DAMAREMAS.COM, Kediri – Di balik rumah sederhananya di Kecamatan Kandat, Kabupaten Kediri, Muktafil Kamilin (26) tak pernah menyangka lahan kosong yang dulu terbengkalai kini menjadi sumber penghasilan jutaan rupiah per pekan. Ia menekuni budidaya jamur tiram sejak 2023, berawal dari rasa penasaran dan keinginan untuk memanfaatkan ruang tak terpakai.
Setiap pagi, Muktafil sibuk memanen jamur tiram dari kumbung berukuran 14×3 meter yang ia bangun sendiri. Jamur-jamur itu kemudian dikemas rapi dan dikirim ke pelanggan setia yang terus bertambah jumlahnya. Permintaan pasar yang tinggi membuat hasil panennya tak pernah sia-sia.
“Awalnya cuma coba-coba karena lihat ada lahan kosong. Lama-lama saya serius, belajar ke teman, walau sempat gagal beberapa kali,” cerita Muktafil.
Meski sempat menemui hambatan, kegagalan tak membuatnya mundur.

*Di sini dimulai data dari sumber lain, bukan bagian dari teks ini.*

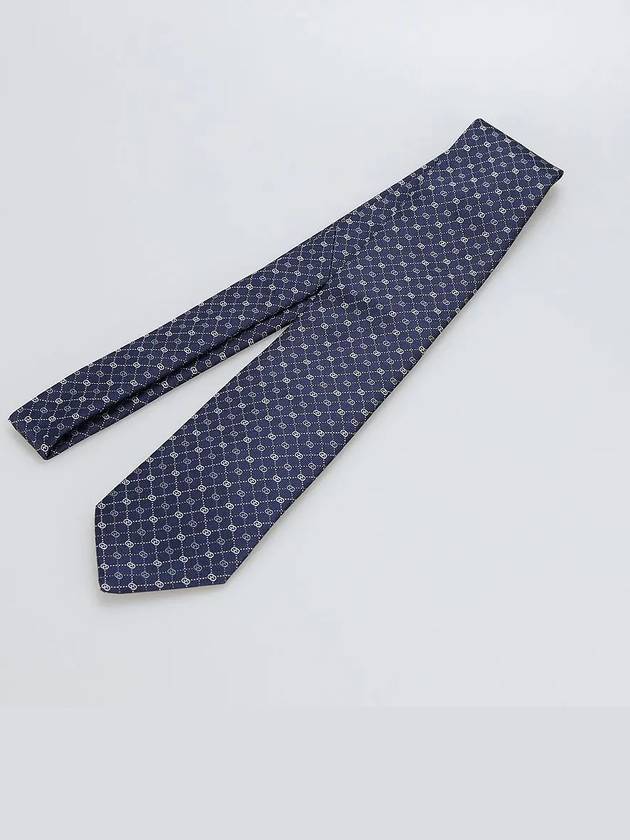 GG silk tie navy 386489 4E002 4078 - GUCCI - BALAAN 6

Dengan ketekunan, kini ia mampu memanen lebih dari 100 kilogram jamur tiram setiap pekan. Jamurnya dijual dengan harga Rp17.000 per kilogram, dan dalam seminggu ia bisa meraup omzet jutaan rupiah.
Muktafil menilai, tingginya minat masyarakat pada jamur tiram tak lepas dari harga yang terjangkau dan rasanya yang lezat saat diolah menjadi aneka masakan.

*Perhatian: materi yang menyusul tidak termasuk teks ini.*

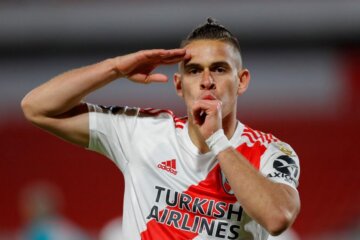 Rafael Santos Borré regresa a River después de cinco años en el exterior Rafael Santos Borré regresa a River después de cinco años en el exterior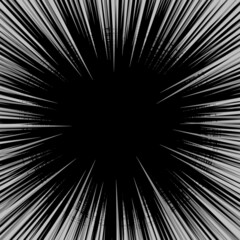 Supermassive Black Hole, Hand Drawn Ink Line Circles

“Jamur tiram itu gampang diolah, rasanya enak, dan sehat juga. Jadi wajar kalau permintaan terus naik,” ujarnya.
Kini, lahan kecil di belakang rumahnya bukan lagi sekadar kebun jamur. Ia telah menjadikannya ladang usaha yang menjanjikan, sekaligus bukti bahwa peluang bisa datang dari mana saja — asal ada niat dan kerja keras.